Sono un practical philosopher e le aziende sono in fila alla porta per lavorare con me. Questo si può rispondere a quelli che ancora sono perplessi sulla utilità di una laurea come quella in filosofia. L’ultima tendenza nelle aziende delle Silicon Valley e che comincia a dilagare in tutto il mondo è reclutare laureati in filosofia come manager o per consulenze esterne. Si chiamano appunto “practical philosophers”, o CPO (Chief Philosophy Officer), e sono destinati ad avere una grande influenza nella cultura aziendale, scansando i numeri per rimettere al centro l’uomo. Ecco l’identikit di questa nuova figura manageriale.
In un momento storico in cui tutto sembra dettato dall’avanzamento tecnologico, dai dati, dai numeri, viene a galla anche nelle aziende un grande bisogno: rimettere al centro di tutto il pensiero umano, i suoi interrogativi, le sue riflessioni più profonde.
########
Cosa farai ::
[a] Nel testo sui filosofi in azienda, con quali nomi vengono chiamati i laureati in filosofia reclutati dalle aziende?
[b] Ricopia un brano del testo sui filosofi in azienda: parti dalle parole "In un momento" e fermati dopo "riflessioni più profonde.".
[c] Prosegui il testo sui filosofi in azienda, a partire dalla sua ultima frase.

Estratto dati ::
########
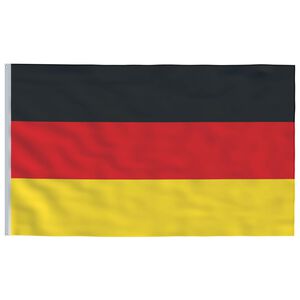 vidaXL Saksan lippu 90x150 cm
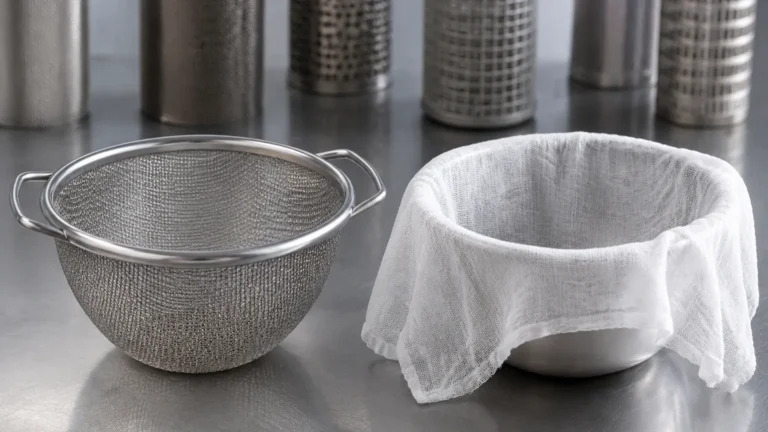 Strainer vs Cheesecloth visual guide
########
Soluzioni ::
[a] Vengono chiamati "practical philosophers" o CPO (Chief Philosophy Officer).

[b]
In un momento storico in cui tutto sembra dettato dall’avanzamento tecnologico, dai dati, dai numeri, viene a galla anche nelle aziende un grande bisogno: rimettere al centro di tutto il pensiero umano, i suoi interrogativi, le sue riflessioni più profonde.

[c]
Nuove tecnologie come l’Intelligenza Artificiale ci mettono davanti a problemi etici, ma non è solo questo: nella complessità del mondo odierno, delle sue evoluzioni e dei suoi problemi, riprendere il bandolo della matassa non è semplice e riporta alla ribalta domande antiche quanto l’uomo ‘chi sono? dove vado? che ruolo ho nel mondo?’ . Come si traduce questo in un contesto lavorativo e aziendale?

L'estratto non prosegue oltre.